Gelooft u dat het bereiken van AGI met behulp van DAI waarschijnlijker is dan het versterken van leer- en/of diepgaande leermethoden die momenteel worden nagestreefd door bedrijven zoals OpenAI en DeepMind?

Ja, hoewel ik op grond van waar ze over bloggen vermoed dat OpenAI en DeepMind meer gedistribueerde architecturen gebruiken dan ze laten blijken. We beginnen steeds meer te horen over uitdagingen die meerdere systemen omvatten, zoals transferleren of federatief/gedistribueerd leren, en toevallig ook over hoe benaderingen van diepgaand leren en versterkend leren niet zullen werken voor deze uitdagingen. We beginnen ook van pioniers als Yoshua Bengio te horen hoe biologisch geïnspireerde architecturen de kloof kunnen overbruggen! Ik werk al bijna twintig jaar aan biologisch geïnspireerde AI, dus ik heb een goed gevoel over wat we bij Quorum AI hebben geleerd en hoe we dit gebruiken om te bouwen aan wat volgens ons de volgende generatie AI is die de problemen zal overwinnen. deze beperkingen.

 

Is er nog iets dat u wilt delen over Quorum AI?

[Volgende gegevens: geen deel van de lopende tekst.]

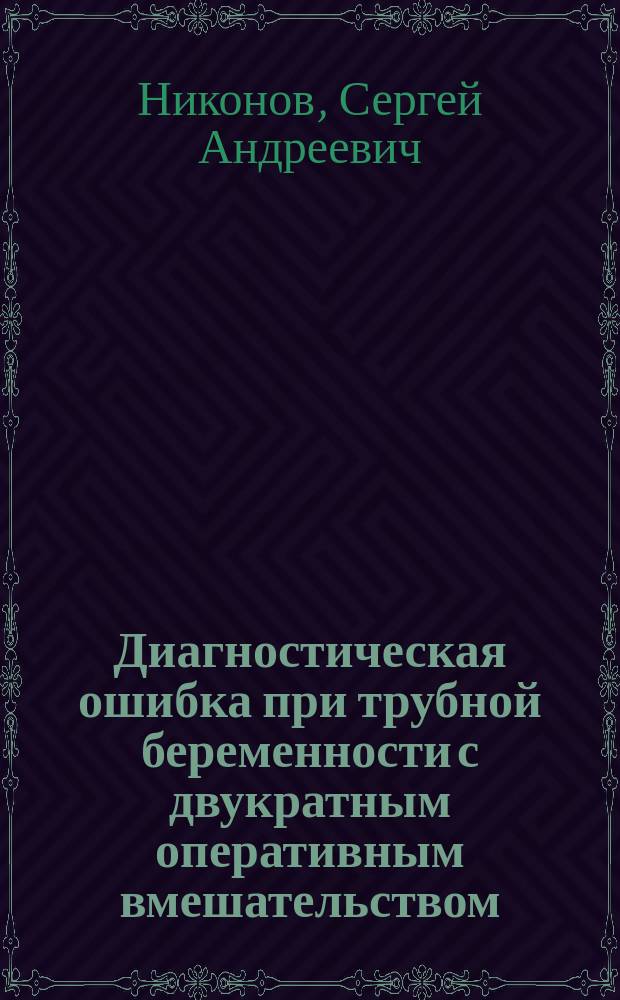 Диагностическая ошибка при трубной беременности с двукратным оперативным вмешательством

We zullen een voorproefje geven van ons nieuwe platform voor gedistribueerde en op agenten gebaseerde AI op de Gefedereerde en gedistribueerde machine learning-conferentie in juni 2020. Tijdens het gesprek ben ik van plan om enkele recente gegevens over verschillende onderwerpen te presenteren, waaronder sentimentanalyse als brug naar het bereiken van empathische AI.

Ik wil Noah speciaal bedanken voor deze geweldige antwoorden, en ik zou je aanraden om de quorum om meer te leren.

Een van de oprichters van unite.AI en lid van de Forbes Technologieraad, Antoine is een futuristisch die gepassioneerd is over de toekomst van AI en robotica.

Hij is tevens de oprichter van Effecten.io, een website die zich richt op het investeren in disruptieve technologie.